French President Emmanuel Macron and US President Donald Trump have apparently called a ceasefire in their trade hostilities, with the US agreeing to hold off on proposed tariffs on luxury French goods until the end of the year. One of those proposed tariffs was a 100% tariff on wine.
French news agency AFP reports that the two presidents agreed to “find a solution in an international framework”. Wine importers and other businesses that sell French wine in the US had viewed the proposed tariffs with alarm, saying the action would threaten American jobs and the livelihood of thousands of people across the country.
The dispute began when France implemented a three percent digital services tax in July. The US disputed the tax, saying it discriminated against American technology companies. In a separate dispute, the World Trade Organisation had already determined that the subsidies paid to Airbus by European governments were illegal. In response to that dispute, the US government imposed a 25% tariff on many European goods, including non-sparkling French wines, effective from mid-October.

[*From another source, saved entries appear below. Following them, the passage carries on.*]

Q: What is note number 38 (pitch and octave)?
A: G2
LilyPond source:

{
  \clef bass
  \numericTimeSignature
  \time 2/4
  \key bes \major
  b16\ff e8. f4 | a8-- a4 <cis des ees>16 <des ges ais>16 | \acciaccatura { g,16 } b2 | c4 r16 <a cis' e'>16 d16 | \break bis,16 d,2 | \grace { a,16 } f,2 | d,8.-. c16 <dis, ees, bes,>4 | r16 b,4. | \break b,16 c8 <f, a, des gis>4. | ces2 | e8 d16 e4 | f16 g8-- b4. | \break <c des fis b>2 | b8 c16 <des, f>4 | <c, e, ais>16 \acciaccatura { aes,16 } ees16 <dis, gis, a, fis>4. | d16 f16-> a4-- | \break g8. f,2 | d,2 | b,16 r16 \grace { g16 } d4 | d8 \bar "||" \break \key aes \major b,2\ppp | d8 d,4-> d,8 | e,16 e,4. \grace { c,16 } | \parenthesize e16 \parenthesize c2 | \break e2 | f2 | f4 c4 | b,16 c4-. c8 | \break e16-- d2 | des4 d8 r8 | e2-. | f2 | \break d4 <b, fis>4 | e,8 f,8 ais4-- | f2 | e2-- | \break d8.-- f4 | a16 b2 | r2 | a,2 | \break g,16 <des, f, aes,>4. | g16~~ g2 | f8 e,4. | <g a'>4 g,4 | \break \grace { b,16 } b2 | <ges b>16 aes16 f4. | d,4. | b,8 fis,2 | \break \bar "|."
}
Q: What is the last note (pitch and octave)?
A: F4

As the American Association of Wine Economists tweeted on 19 January, imports of French wine into the US fell in November to $57m, the lowest since December 2009.
After this latest meeting, CNN reported that the two leaders “agreed it is important to complete successful negotiations on the digital services tax." President Macron later tweeted that, “we will work together on a good agreement to avoid tariff escalation.”
The agreement between Macron and Trump does not extend to the proposed tariffs that would blanket all EU wines.
AFP also reports that French Finance Minister Bruno Le Maire has said that avoiding sanctions is “far from assured”.
The transatlantic trade threatened by a tariff war between the US and EU is valued at more than €2.7bn per day.